Pack Format
All files in the repository except Key and Pack files just contain raw data,
stored as IV || Ciphertext || MAC
. Pack files may contain one or more Blobs of
data.
A Pack’s structure is as follows:
EncryptedBlob1 || ... || EncryptedBlobN || EncryptedHeader || Header_Length
At the end of the Pack file is a header, which describes the content. The header
is encrypted and authenticated. Header_Length
is the length of the encrypted
header encoded as a four byte integer in little-endian encoding. Placing the
header at the end of a file allows writing the blobs in a continuous stream as
soon as they are read during the backup phase. This reduces code complexity and
avoids having to re-write a file once the pack is complete and the content and
length of the header is known.
All the blobs (EncryptedBlob1
, EncryptedBlobN
etc.) are authenticated and
encrypted independently.
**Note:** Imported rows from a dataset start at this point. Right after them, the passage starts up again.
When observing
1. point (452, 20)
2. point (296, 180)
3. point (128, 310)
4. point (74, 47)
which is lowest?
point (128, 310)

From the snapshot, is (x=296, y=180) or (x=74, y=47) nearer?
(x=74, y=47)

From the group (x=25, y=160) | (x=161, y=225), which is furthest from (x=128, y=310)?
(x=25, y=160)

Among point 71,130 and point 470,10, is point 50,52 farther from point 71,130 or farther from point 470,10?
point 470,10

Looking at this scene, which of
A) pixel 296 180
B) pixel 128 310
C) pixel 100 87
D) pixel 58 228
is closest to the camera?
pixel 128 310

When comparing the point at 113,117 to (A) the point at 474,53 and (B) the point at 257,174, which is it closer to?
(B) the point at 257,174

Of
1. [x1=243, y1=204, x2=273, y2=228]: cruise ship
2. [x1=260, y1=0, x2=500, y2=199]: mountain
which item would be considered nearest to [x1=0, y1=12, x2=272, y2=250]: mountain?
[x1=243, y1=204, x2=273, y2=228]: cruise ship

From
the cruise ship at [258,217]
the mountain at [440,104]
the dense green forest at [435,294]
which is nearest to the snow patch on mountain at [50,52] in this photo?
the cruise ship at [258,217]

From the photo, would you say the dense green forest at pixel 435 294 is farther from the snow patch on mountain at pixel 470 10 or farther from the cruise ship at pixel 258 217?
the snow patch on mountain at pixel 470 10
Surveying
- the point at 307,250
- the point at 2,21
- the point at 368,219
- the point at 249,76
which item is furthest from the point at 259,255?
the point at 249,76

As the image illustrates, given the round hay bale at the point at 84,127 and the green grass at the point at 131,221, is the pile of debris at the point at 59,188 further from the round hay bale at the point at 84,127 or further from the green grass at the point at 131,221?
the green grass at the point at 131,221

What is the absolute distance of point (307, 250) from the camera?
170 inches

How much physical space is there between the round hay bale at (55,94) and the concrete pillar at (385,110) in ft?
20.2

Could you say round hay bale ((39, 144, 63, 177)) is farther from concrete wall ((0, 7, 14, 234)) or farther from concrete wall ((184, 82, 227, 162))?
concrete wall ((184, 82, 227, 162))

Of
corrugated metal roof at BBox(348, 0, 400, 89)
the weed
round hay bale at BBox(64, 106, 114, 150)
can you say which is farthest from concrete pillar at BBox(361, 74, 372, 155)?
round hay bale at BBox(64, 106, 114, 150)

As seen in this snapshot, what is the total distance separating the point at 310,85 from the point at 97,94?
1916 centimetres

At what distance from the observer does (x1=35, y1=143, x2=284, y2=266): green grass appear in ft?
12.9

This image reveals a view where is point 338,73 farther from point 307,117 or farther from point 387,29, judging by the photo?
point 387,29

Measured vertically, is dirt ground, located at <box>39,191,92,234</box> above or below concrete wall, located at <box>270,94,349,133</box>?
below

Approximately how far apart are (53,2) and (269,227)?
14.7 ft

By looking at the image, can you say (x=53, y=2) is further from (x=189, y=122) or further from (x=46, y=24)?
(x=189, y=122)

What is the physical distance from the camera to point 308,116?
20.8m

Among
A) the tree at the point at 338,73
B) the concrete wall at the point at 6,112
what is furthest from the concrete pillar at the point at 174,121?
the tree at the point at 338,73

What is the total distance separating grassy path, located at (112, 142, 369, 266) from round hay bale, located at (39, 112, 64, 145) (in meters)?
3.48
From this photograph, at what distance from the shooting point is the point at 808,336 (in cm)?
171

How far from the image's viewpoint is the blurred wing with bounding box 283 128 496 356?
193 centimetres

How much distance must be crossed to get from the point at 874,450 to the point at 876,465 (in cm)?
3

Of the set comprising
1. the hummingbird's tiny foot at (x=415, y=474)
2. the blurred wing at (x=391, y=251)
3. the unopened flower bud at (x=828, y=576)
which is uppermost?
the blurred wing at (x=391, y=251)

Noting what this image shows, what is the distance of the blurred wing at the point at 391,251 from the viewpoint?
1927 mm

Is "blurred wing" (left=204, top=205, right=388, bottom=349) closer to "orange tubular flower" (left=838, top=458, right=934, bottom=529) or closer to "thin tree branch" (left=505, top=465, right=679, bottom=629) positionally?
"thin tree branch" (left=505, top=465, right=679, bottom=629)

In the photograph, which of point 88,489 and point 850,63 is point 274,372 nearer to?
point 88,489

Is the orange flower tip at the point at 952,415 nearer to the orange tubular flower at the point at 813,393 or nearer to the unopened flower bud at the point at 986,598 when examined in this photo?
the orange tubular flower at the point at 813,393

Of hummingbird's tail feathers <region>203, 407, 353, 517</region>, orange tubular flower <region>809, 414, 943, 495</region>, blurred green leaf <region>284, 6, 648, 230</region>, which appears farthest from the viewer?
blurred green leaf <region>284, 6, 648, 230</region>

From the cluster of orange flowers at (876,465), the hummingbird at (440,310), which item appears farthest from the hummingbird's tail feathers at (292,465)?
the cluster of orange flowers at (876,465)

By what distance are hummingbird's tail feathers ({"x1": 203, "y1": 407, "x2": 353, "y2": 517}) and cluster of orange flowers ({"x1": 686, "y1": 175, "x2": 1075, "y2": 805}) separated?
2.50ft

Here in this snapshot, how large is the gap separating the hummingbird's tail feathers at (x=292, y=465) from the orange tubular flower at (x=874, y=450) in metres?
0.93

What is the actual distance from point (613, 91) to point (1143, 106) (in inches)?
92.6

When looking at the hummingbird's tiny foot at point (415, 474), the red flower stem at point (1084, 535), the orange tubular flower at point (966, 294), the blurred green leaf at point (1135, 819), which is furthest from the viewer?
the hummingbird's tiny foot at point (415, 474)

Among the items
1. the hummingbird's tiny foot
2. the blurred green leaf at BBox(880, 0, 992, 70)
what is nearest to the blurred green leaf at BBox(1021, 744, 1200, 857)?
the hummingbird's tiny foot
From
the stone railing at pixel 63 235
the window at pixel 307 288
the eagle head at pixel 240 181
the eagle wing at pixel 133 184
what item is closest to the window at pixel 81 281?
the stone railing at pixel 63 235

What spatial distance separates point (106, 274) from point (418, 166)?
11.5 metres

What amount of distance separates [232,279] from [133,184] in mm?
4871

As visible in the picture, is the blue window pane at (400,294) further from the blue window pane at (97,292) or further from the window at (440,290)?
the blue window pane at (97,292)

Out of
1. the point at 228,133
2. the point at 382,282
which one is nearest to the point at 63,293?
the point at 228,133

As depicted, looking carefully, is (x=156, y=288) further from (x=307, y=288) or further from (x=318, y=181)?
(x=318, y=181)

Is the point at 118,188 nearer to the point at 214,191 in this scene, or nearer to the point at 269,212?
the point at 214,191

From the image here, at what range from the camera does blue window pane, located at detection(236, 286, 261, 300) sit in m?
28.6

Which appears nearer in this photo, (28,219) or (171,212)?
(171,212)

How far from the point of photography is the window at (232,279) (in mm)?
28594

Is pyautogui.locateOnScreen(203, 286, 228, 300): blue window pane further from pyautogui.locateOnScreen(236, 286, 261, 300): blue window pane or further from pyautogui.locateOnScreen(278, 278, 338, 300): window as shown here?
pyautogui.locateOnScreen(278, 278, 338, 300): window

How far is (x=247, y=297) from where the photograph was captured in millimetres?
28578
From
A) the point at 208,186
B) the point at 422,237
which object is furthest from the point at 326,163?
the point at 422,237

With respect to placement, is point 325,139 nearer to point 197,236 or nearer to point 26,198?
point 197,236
This enables repository reorganisation without having
to touch the encrypted Blobs. In addition it also allows efficient indexing, for
only the header needs to be read in order to find out which Blobs are contained
in the Pack. Since the header is authenticated, authenticity of the header can
be checked without having to read the complete Pack.
After decryption, a Pack’s header consists of the following elements:
Type_Blob1 || Data_Blob1 ||
[...]
Type_BlobN || Data_BlobN ||
The Blob type field is a single byte. What follows it depends on the type. The following Blob types are defined:
Type | Meaning | Data |
---|---|---|
0b00 | data blob | Length(encrypted_blob) or Hash(plaintext_blob) |
0b01 | tree blob | Length(encrypted_blob) or Hash(plaintext_blob) |
0b10 | compressed data blob | Length(encrypted_blob) or Length(plaintext_blob) or Hash(plaintext_blob) |
0b11 | compressed tree blob | Length(encrypted_blob) or Length(plaintext_blob) or Hash(plaintext_blob) |
This is enough to calculate the offsets for all the Blobs in the Pack. The
length fields are encoded as four byte integers in little-endian format. In the
Data column, Length(plaintext_blob)
means the length of the decrypted and
uncompressed data a blob consists of.
All other types are invalid, more types may be added in the future. The compressed types are only valid for repository format version 2. Data and tree blobs may be compressed with the zstandard compression algorithm.
In repository format version 1, data and tree blobs should be stored in separate pack files. In version 2, they must be stored in separate files. Compressed and non-compress blobs of the same type may be mixed in a pack file.
For reconstructing the index or parsing a pack without an index, first the last four bytes must be read in order to find the length of the header. Afterwards, the header can be read and parsed, which yields all plaintext hashes, types, offsets and lengths of all included blobs.